§ What needs to be done:
Write out everything from the line containing "From furthest to" down to the line containing "4. (x=365, y=395)", including both of those lines, keeping every line identical to the items.

[Begin Supplied material]

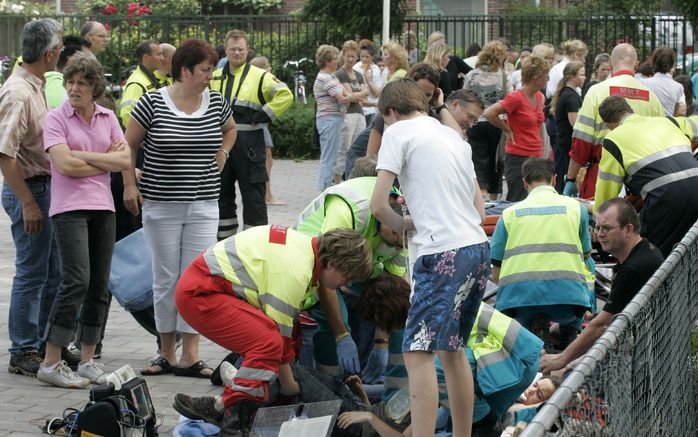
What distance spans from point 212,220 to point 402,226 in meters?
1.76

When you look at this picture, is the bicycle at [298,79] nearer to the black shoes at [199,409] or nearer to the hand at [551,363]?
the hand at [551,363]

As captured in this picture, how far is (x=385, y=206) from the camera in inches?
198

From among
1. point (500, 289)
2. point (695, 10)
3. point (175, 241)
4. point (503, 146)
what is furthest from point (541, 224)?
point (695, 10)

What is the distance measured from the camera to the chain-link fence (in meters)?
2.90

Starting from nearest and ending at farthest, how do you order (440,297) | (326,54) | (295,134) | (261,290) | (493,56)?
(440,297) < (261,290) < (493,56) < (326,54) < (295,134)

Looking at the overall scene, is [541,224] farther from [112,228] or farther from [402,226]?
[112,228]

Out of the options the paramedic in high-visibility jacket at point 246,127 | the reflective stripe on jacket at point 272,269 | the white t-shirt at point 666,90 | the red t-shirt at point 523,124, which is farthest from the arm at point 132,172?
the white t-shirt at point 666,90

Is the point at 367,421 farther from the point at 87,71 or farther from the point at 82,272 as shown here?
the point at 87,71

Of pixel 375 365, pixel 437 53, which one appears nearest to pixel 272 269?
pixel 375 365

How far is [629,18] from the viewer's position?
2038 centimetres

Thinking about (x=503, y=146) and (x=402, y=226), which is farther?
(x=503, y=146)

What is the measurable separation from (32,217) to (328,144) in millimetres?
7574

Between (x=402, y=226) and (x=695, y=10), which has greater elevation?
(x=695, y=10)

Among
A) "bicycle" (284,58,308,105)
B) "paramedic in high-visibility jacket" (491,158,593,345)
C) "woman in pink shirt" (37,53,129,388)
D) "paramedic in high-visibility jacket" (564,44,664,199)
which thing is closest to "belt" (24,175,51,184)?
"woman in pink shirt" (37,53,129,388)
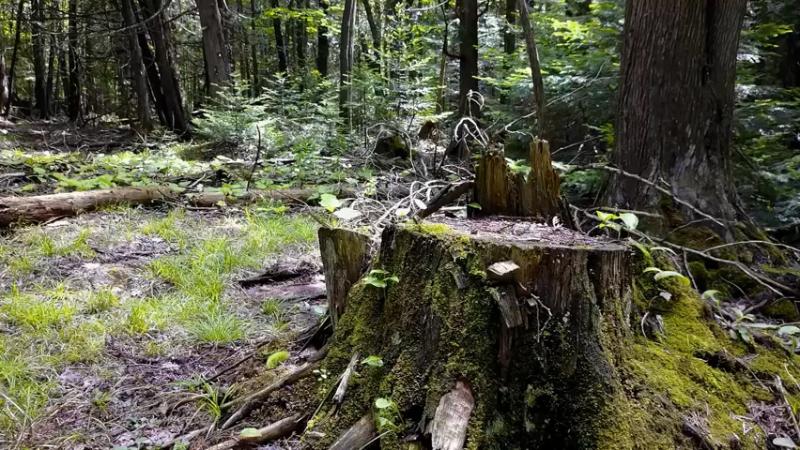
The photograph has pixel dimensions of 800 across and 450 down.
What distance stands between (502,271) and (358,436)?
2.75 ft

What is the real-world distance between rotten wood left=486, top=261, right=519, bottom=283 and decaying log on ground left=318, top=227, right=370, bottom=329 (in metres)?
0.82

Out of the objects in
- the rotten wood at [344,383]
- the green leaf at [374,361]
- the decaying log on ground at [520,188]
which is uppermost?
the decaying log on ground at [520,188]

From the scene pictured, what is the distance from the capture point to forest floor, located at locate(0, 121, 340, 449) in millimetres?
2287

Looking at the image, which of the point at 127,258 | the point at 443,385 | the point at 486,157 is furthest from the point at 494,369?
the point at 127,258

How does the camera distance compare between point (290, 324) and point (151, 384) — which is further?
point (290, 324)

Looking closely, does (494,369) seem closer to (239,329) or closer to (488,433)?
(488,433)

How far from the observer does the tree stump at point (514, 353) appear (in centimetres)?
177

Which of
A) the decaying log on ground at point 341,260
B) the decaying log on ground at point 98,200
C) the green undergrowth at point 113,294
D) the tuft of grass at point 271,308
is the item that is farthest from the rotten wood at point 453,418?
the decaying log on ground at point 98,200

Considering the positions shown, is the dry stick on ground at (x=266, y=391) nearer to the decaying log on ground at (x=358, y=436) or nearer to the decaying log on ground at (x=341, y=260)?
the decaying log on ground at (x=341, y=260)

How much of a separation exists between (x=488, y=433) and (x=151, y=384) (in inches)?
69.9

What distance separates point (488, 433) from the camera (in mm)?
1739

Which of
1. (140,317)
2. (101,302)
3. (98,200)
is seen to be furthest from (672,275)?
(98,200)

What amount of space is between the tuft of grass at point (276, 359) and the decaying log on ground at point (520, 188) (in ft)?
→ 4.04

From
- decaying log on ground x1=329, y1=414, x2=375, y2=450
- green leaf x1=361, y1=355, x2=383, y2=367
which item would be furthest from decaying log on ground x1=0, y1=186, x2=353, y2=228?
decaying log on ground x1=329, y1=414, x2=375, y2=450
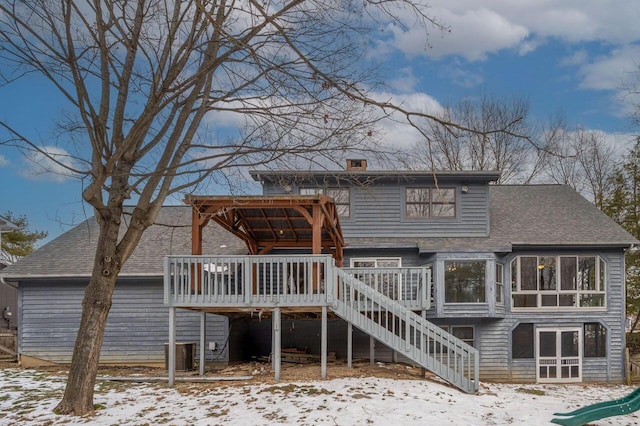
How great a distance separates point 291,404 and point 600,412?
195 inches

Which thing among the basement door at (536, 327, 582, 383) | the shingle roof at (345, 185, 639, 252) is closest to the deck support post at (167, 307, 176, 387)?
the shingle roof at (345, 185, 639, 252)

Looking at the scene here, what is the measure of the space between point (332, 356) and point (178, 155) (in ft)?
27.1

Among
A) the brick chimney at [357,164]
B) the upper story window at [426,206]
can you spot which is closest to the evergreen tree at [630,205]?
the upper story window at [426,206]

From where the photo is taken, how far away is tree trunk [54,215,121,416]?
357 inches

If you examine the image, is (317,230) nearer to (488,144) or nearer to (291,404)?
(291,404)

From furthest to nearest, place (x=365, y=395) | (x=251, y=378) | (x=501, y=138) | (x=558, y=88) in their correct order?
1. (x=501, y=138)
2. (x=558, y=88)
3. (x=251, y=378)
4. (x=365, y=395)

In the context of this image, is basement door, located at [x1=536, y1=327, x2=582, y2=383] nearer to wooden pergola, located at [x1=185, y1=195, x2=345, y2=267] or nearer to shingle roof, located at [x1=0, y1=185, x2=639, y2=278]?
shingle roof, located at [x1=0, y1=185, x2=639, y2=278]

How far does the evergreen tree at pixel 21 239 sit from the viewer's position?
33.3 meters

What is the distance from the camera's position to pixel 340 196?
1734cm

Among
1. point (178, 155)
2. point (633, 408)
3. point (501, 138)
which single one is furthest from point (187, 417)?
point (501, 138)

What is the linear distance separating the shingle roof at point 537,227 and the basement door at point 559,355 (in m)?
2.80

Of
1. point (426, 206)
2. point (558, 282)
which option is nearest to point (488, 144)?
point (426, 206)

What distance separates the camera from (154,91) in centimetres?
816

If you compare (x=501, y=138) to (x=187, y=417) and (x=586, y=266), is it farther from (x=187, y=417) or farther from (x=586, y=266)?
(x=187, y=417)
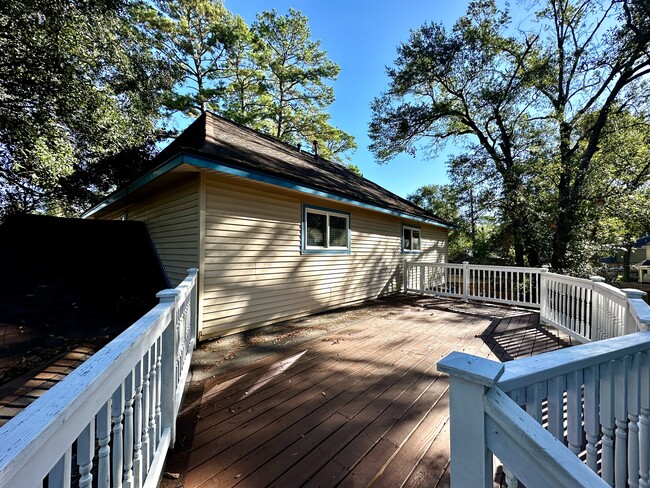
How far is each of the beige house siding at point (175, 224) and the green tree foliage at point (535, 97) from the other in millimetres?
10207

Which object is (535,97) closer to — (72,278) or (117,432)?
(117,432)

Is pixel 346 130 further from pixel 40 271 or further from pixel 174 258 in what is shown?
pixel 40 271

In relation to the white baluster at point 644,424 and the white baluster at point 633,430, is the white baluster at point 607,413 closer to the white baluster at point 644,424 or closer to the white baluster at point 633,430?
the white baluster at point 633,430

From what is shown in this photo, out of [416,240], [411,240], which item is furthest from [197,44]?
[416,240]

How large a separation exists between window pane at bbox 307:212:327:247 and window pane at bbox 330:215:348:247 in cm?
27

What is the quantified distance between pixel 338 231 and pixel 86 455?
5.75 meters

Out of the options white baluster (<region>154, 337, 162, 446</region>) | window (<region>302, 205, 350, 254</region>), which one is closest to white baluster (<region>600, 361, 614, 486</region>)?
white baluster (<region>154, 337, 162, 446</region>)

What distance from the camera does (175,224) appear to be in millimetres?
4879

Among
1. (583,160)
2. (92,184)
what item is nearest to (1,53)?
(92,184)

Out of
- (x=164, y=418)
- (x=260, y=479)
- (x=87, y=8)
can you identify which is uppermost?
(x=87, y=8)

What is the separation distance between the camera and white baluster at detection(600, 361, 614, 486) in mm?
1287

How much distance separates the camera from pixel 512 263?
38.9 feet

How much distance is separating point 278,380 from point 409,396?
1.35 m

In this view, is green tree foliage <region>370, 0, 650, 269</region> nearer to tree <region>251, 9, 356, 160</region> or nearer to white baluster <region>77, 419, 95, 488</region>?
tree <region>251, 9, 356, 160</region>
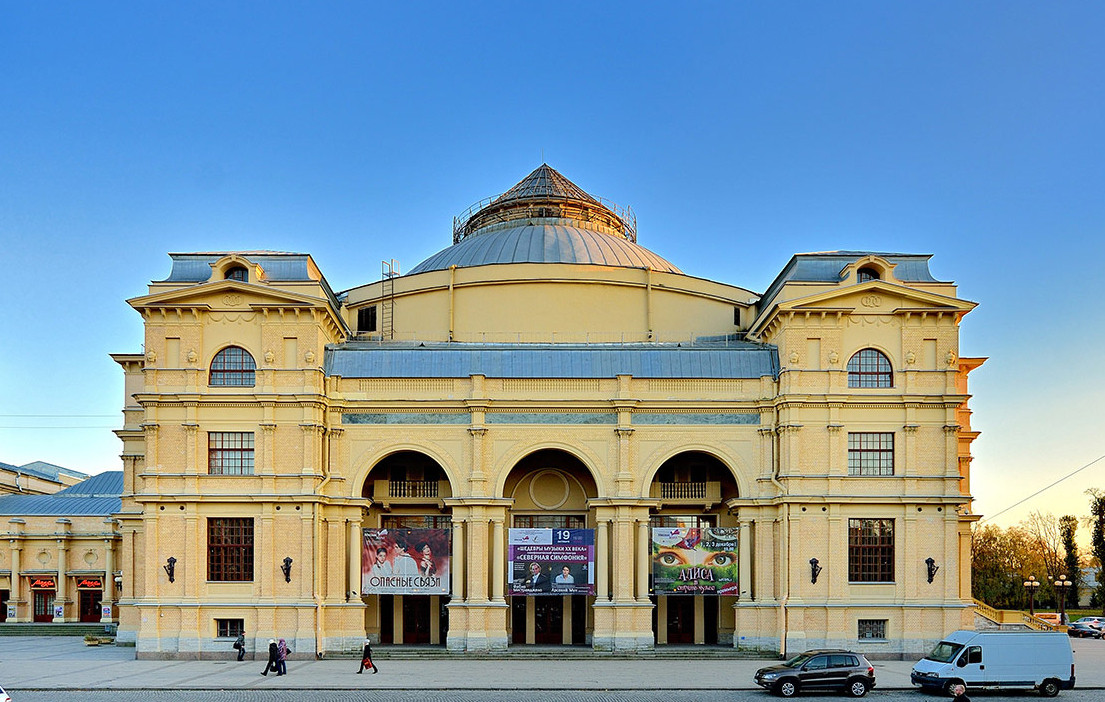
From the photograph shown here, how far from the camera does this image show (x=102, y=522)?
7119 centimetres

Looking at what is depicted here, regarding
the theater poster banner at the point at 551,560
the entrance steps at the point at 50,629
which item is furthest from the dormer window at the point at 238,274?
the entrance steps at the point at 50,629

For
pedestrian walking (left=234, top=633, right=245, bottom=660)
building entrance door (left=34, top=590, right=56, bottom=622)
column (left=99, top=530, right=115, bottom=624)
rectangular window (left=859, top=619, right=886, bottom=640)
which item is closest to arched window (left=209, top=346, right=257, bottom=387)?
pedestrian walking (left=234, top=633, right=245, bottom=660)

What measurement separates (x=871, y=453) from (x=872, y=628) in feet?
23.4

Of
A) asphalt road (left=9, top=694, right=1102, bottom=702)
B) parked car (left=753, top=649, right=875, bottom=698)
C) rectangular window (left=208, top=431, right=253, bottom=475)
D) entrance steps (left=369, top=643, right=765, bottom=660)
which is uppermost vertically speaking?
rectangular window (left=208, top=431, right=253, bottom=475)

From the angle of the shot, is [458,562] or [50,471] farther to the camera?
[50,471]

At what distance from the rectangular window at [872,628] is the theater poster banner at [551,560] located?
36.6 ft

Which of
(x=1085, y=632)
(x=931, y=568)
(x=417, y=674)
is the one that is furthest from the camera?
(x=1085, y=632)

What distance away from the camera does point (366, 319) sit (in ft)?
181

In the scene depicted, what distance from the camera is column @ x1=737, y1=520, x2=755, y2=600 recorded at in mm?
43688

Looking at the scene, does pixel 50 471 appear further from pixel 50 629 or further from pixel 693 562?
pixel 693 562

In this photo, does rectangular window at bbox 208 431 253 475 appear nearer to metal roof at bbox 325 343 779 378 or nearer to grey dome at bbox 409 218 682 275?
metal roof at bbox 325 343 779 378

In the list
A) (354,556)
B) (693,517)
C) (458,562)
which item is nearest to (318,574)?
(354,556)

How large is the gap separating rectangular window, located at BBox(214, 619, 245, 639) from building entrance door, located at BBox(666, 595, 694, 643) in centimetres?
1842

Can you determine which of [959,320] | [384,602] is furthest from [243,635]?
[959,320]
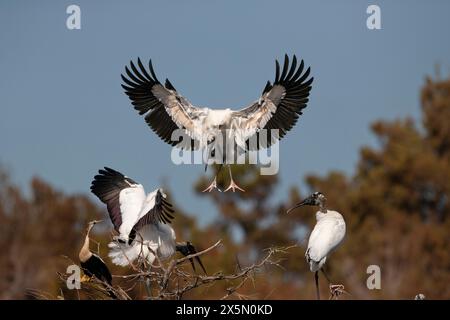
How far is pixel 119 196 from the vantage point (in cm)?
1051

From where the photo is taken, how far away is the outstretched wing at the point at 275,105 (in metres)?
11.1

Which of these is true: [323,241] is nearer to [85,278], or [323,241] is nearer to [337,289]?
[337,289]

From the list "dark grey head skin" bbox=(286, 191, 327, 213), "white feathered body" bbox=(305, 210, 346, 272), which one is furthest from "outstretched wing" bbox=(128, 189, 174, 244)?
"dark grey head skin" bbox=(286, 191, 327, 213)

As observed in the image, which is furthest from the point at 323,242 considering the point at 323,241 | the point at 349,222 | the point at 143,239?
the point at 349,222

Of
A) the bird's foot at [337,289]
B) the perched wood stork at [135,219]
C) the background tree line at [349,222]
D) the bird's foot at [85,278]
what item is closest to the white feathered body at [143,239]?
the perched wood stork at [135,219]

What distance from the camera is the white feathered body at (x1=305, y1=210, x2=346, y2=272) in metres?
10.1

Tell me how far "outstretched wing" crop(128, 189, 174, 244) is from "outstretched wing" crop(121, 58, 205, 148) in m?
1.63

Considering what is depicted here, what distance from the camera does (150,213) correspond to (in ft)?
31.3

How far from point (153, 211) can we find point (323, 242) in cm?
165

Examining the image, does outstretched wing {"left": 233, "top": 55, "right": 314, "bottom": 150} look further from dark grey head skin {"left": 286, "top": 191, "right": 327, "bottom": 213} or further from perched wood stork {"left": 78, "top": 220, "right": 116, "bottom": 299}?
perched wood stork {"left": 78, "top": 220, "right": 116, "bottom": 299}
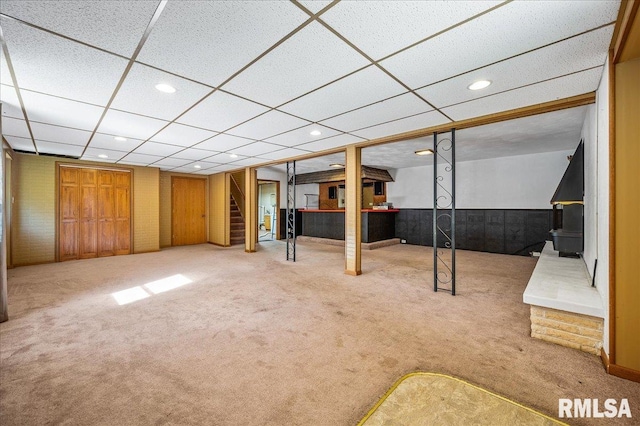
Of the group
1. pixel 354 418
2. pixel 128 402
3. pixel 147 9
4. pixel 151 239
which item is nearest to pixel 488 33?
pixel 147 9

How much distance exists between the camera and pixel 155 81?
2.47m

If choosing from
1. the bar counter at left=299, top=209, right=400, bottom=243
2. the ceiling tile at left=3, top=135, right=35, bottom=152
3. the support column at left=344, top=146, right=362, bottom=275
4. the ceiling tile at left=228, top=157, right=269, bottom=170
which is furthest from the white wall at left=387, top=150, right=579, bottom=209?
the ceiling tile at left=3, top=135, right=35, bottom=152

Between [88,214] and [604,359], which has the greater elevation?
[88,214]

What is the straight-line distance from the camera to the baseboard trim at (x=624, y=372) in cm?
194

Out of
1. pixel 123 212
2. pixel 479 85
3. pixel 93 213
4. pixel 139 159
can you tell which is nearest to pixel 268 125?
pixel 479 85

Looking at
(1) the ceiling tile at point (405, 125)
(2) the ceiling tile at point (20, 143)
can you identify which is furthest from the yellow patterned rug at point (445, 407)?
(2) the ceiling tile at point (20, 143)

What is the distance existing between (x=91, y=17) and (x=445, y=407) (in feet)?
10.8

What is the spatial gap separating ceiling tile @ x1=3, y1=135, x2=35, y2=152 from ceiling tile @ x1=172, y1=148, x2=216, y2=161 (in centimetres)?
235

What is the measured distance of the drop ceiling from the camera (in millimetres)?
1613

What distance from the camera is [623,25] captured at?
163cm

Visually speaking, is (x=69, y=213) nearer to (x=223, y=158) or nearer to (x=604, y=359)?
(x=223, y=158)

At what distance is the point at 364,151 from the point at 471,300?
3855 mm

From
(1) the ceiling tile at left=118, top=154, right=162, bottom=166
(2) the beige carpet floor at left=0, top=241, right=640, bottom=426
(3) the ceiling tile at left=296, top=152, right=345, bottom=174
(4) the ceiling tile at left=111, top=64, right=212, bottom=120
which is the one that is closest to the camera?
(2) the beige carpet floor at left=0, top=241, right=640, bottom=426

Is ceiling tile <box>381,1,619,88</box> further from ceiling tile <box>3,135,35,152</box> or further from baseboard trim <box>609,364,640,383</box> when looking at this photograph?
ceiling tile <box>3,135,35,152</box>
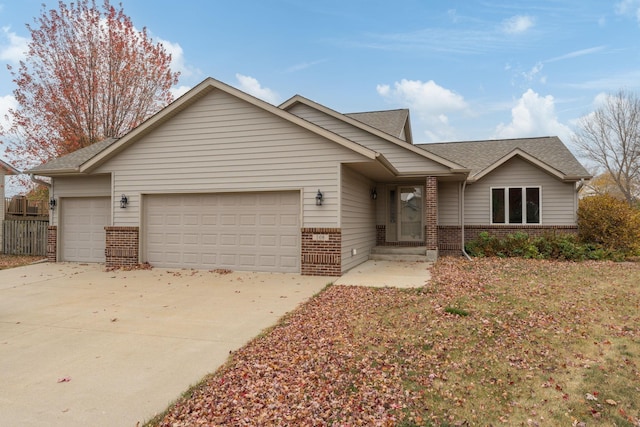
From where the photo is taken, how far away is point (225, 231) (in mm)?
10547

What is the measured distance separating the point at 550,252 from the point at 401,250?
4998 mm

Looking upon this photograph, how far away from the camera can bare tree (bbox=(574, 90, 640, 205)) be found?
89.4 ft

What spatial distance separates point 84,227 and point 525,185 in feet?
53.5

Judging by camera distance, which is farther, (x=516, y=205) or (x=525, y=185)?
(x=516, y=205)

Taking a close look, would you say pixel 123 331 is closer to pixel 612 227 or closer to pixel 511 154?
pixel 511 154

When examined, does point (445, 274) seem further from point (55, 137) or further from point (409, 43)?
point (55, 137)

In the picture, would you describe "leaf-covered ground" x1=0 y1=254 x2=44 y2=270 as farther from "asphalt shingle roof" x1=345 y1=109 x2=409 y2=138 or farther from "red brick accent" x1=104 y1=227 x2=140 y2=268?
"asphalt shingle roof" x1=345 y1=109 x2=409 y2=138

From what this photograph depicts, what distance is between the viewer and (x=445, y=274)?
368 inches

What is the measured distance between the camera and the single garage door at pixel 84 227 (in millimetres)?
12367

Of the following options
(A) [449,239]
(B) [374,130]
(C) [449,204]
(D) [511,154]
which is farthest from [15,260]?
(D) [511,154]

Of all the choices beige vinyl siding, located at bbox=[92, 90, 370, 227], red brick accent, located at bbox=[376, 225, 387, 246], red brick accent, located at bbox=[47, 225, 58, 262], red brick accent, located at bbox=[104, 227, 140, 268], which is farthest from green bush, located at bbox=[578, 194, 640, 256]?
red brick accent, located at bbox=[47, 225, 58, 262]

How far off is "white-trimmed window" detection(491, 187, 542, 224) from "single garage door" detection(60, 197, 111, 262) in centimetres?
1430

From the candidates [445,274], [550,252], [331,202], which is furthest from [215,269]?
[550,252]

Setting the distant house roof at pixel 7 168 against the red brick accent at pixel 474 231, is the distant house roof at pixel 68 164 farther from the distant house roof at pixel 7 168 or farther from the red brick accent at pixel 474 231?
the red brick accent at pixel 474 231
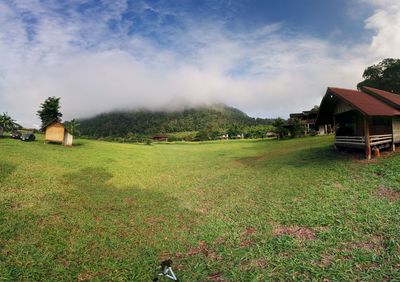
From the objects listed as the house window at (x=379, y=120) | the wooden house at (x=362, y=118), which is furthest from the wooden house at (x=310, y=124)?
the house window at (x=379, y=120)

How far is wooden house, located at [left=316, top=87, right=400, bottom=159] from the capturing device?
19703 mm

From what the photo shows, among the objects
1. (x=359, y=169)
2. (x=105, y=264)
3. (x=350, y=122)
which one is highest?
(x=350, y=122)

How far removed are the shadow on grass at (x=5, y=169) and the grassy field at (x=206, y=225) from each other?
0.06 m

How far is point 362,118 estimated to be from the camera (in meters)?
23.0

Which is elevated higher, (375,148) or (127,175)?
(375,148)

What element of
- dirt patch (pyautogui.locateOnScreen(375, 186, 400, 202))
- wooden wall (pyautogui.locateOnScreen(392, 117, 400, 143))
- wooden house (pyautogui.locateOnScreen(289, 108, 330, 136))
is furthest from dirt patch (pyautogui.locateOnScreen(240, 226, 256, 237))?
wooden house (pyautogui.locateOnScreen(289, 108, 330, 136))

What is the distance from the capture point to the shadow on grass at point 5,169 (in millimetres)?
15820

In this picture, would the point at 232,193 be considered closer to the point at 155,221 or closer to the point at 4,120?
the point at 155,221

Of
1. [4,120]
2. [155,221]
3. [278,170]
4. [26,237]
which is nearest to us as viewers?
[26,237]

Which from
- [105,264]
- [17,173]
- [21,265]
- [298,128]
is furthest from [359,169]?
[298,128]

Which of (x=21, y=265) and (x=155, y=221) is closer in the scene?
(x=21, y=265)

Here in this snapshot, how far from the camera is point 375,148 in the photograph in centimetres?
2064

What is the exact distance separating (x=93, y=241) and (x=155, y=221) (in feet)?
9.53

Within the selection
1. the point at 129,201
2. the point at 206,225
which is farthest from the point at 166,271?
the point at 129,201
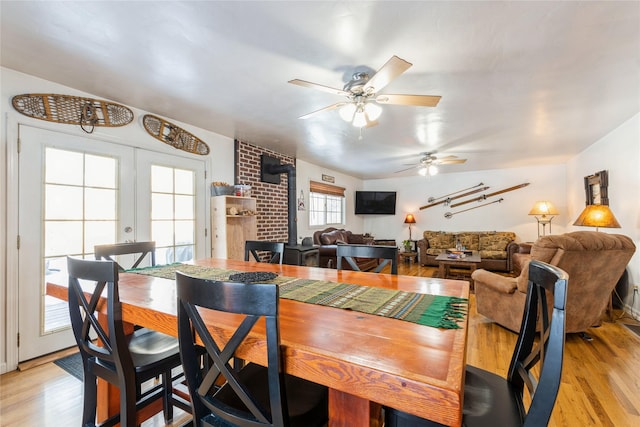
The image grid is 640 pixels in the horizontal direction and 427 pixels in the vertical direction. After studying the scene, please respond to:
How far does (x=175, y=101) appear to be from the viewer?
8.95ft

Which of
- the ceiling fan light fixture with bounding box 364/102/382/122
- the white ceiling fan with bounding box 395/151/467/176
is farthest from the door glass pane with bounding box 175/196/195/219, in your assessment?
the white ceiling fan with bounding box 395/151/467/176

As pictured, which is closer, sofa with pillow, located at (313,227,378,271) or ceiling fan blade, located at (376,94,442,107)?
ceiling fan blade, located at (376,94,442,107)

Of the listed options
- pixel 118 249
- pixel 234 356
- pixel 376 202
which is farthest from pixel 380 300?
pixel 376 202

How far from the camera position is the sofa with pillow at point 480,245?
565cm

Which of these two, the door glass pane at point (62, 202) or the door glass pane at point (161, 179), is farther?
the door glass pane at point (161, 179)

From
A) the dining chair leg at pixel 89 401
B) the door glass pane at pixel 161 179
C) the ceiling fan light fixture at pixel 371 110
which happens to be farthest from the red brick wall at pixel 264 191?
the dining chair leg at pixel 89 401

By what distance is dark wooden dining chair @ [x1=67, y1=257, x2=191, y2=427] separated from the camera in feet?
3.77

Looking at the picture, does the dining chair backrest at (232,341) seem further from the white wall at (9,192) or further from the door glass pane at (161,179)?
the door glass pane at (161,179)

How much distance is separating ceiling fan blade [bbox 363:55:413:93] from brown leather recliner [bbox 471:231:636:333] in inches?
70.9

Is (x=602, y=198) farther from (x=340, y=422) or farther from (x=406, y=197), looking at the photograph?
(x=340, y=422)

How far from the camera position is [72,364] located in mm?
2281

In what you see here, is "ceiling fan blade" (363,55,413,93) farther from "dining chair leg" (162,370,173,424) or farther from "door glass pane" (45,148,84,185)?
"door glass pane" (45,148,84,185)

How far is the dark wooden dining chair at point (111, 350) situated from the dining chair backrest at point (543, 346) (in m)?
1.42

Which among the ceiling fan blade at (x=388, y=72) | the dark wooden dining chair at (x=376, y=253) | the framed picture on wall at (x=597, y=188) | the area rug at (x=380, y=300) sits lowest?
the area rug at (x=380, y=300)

[End Supplied material]

§ Answer for this exercise:
From furthest to nearest, place (x=365, y=395) | (x=251, y=378) | (x=501, y=138) | (x=558, y=88) in their correct order?
1. (x=501, y=138)
2. (x=558, y=88)
3. (x=251, y=378)
4. (x=365, y=395)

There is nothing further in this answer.